The mathematical purpose of this lesson is for students to collect, summarize, interpret, and draw conclusions from bivariate data using scatter plots, best fit lines, residuals, and correlation coefficients. This connects to previous work because students summarized, represented, interpreted, and drew conclusions from bivariate data using scatter plots, best fit lines, residuals, and correlation coefficients. This connects to upcoming work because students will continue to investigate data using conditional probability and statistical experiments.
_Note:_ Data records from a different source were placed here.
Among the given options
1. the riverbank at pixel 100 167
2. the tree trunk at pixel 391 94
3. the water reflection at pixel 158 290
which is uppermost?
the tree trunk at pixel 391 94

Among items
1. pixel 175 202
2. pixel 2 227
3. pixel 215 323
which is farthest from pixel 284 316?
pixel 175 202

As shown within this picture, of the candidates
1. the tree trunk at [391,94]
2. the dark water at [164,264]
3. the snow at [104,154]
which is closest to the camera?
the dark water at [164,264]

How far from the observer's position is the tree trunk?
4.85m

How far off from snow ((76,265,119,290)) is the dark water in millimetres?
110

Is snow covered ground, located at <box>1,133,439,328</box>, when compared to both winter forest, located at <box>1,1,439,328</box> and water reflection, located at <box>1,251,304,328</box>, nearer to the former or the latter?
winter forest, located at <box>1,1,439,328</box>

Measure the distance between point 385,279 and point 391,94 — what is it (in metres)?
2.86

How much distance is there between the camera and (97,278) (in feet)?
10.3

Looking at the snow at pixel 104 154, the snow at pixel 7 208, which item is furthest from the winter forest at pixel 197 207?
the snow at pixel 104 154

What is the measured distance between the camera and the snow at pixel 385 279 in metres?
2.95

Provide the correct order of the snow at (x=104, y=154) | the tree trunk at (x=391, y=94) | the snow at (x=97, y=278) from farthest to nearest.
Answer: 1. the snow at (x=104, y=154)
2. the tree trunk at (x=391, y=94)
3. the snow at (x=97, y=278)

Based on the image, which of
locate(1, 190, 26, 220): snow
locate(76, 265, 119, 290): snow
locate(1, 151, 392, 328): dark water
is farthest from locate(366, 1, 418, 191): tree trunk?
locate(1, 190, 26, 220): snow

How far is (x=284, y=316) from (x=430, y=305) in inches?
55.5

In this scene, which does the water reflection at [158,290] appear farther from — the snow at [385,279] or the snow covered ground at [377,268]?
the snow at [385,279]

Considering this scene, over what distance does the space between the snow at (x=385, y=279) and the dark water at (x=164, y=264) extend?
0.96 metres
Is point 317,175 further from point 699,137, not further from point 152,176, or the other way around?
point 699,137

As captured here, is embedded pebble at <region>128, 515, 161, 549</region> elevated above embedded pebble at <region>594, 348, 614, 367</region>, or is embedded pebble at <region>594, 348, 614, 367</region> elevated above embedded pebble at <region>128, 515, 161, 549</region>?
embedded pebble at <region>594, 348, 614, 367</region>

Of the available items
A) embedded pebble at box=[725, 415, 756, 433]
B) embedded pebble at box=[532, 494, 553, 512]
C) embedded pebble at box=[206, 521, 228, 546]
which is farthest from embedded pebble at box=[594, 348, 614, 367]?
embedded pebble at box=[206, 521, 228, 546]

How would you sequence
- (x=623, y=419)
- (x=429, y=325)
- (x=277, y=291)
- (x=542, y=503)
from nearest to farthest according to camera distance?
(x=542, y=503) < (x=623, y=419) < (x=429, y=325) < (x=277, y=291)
Technology isn’t required for this lesson, but there are opportunities for students to choose to use appropriate technology to solve problems (MP5). We recommend making technology available. When students collect and analyze data to answer a question, they are making sense of problems and persevering in solving them (MP1).

### Learning Goals

Teacher Facing

• Collect data to create a linear model to predict information, answer questions, and draw conclusions.
• Interpret bivariate data using scatter plots, lines of best fit, residuals, and correlation coefficients.

### Student Facing

• Let’s collect some data and analyze it.

### Required Preparation

Technology is not required for this lesson, but there are opportunities for students to research their own data about sports teams and penalties if they have access to devices that can access the internet. If students do not have access to technology, copies of the blackline master are needed.

When students can research their own data, provide materials for them to create a visual display containing their information and any conclusions they make to share with the class.

### Student Facing

• I can collect data, create a linear model to fit the data, determine if the linear model is a good fit, and use the information from my linear model to answer questions.